## WORK ITEM
Across the records below, count every line that contains the string "labeled", then report the count alone.

====== SUPPLIED MATERIAL

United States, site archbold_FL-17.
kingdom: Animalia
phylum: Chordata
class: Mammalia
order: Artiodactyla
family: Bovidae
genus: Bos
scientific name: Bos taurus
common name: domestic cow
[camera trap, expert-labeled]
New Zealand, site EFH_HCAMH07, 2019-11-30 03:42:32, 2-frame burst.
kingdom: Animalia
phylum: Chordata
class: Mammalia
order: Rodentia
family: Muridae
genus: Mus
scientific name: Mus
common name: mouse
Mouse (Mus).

============
====== SUPPLIED MATERIAL

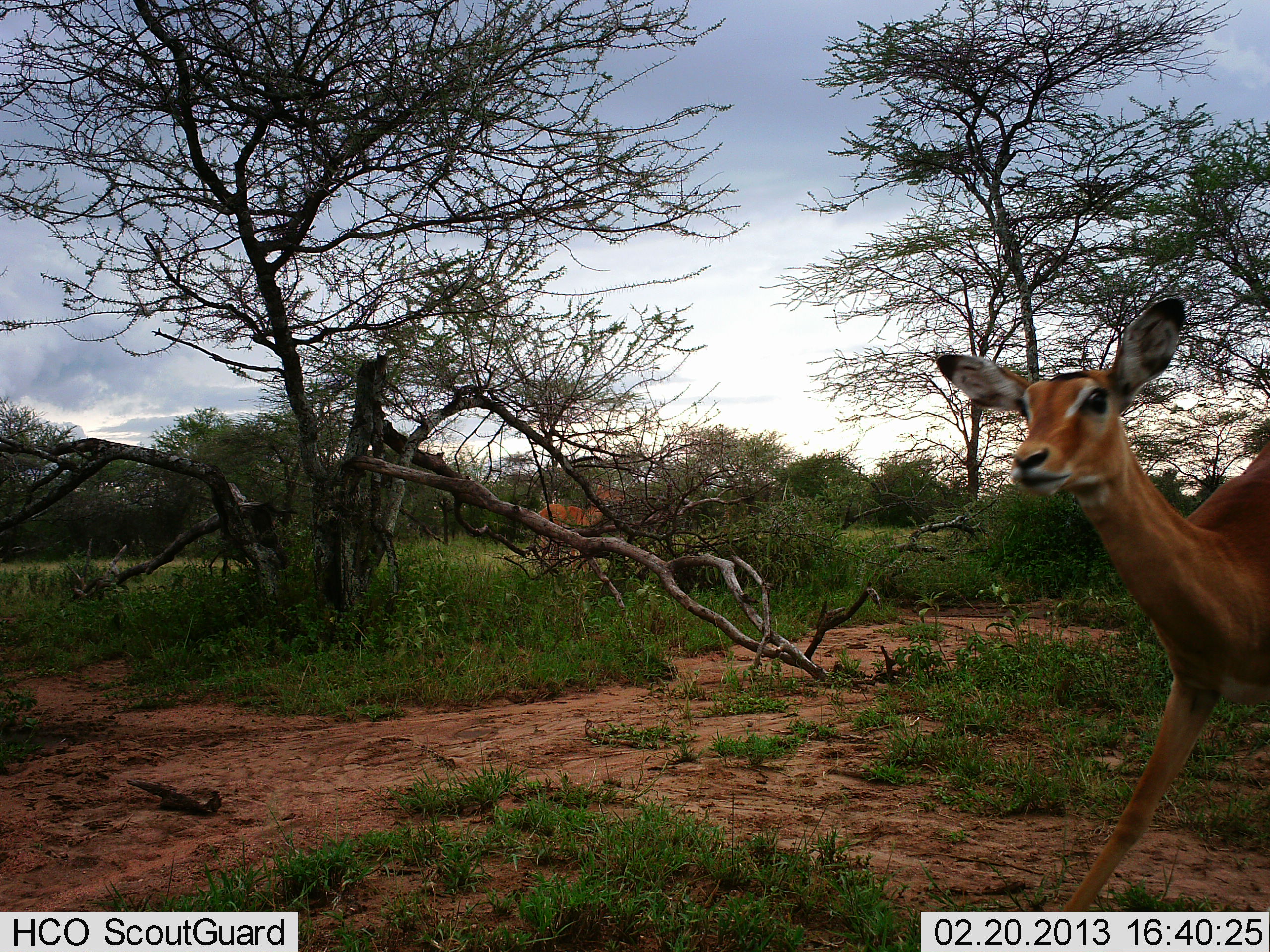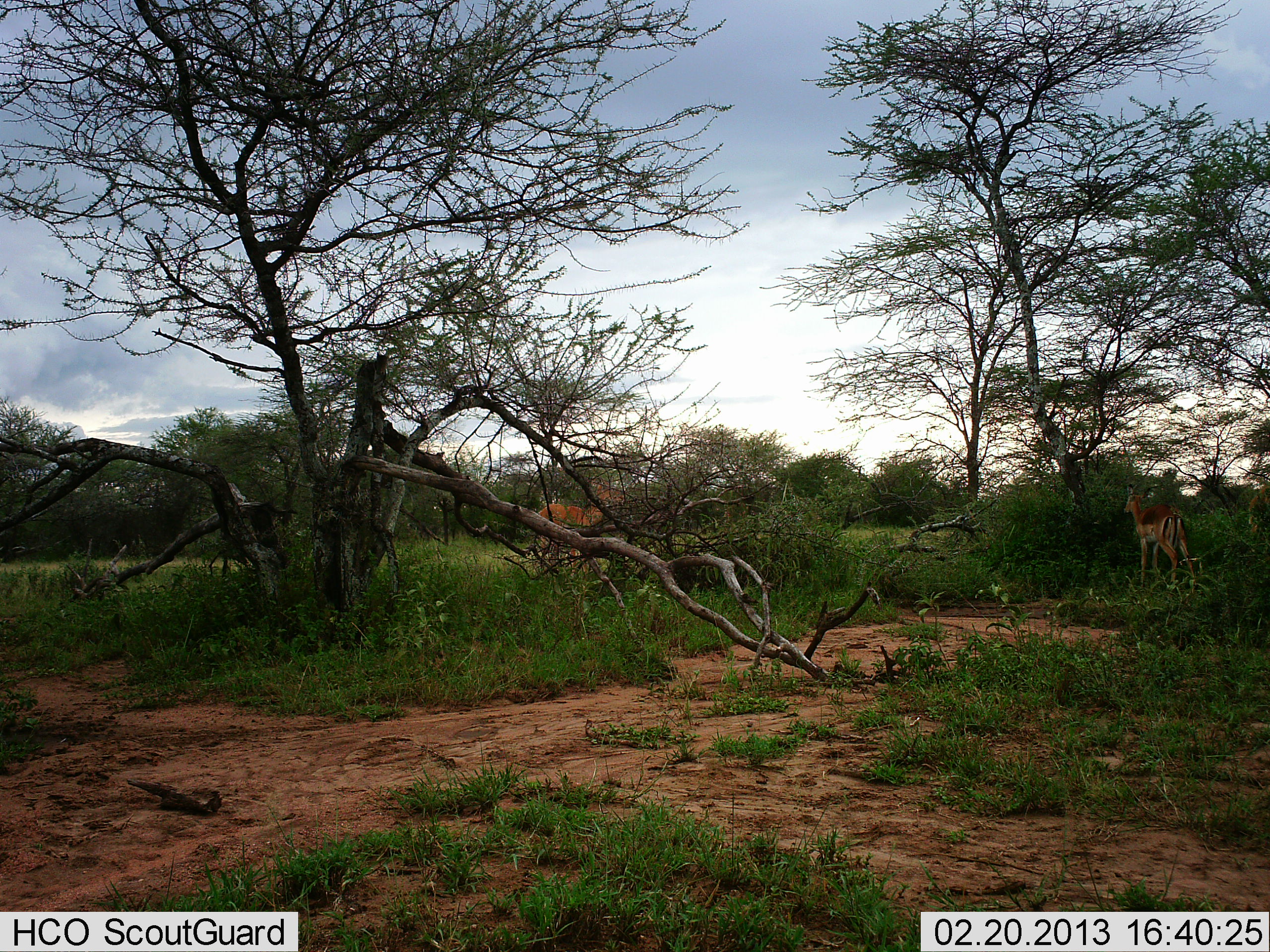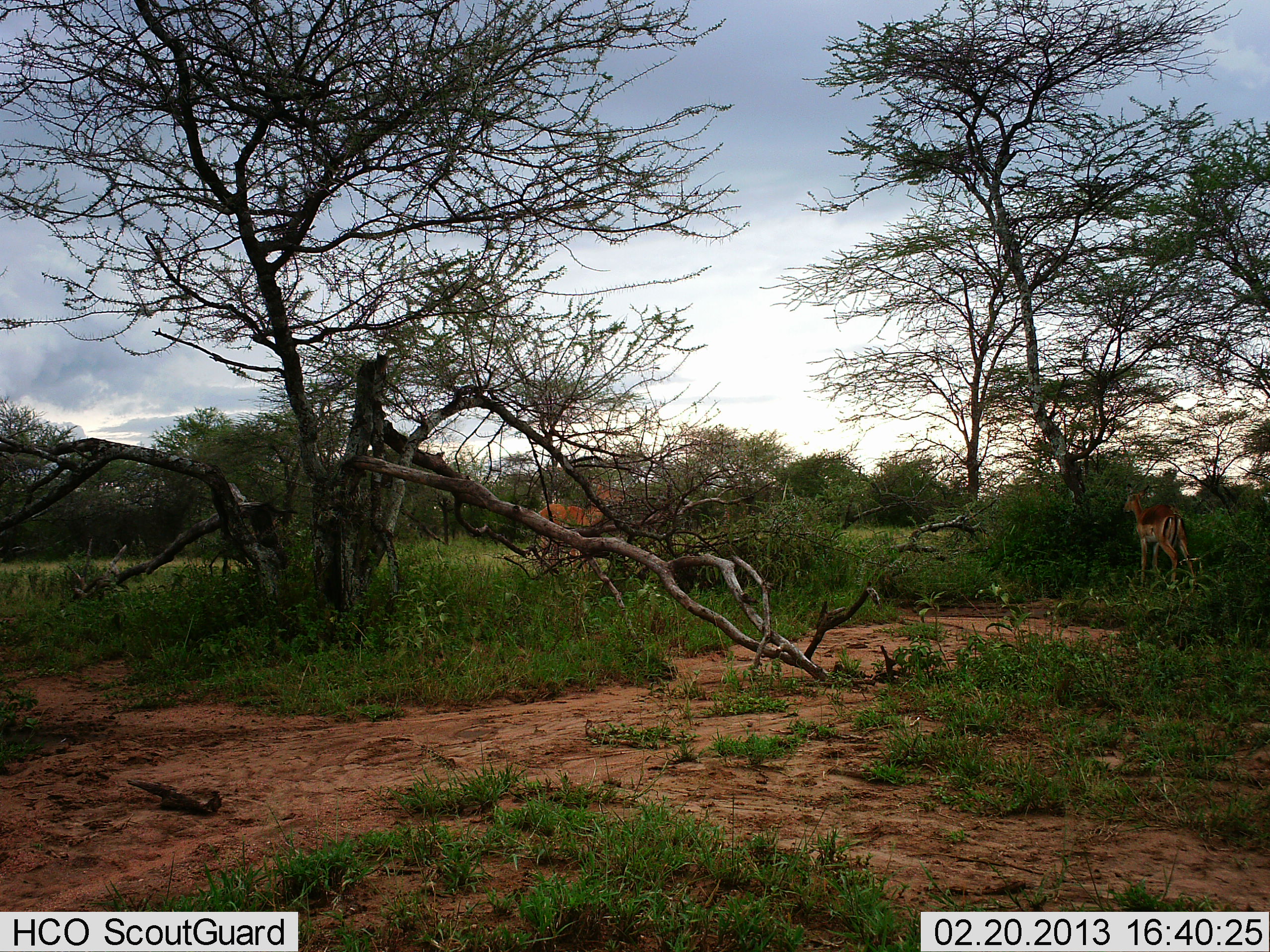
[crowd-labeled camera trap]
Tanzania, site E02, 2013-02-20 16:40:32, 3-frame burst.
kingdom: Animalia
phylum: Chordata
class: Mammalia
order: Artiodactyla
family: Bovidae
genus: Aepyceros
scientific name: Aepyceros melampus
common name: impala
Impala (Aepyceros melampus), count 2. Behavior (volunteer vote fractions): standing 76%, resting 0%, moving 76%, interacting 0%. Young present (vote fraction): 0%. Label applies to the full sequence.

============

## EXERCISE SOLUTION
2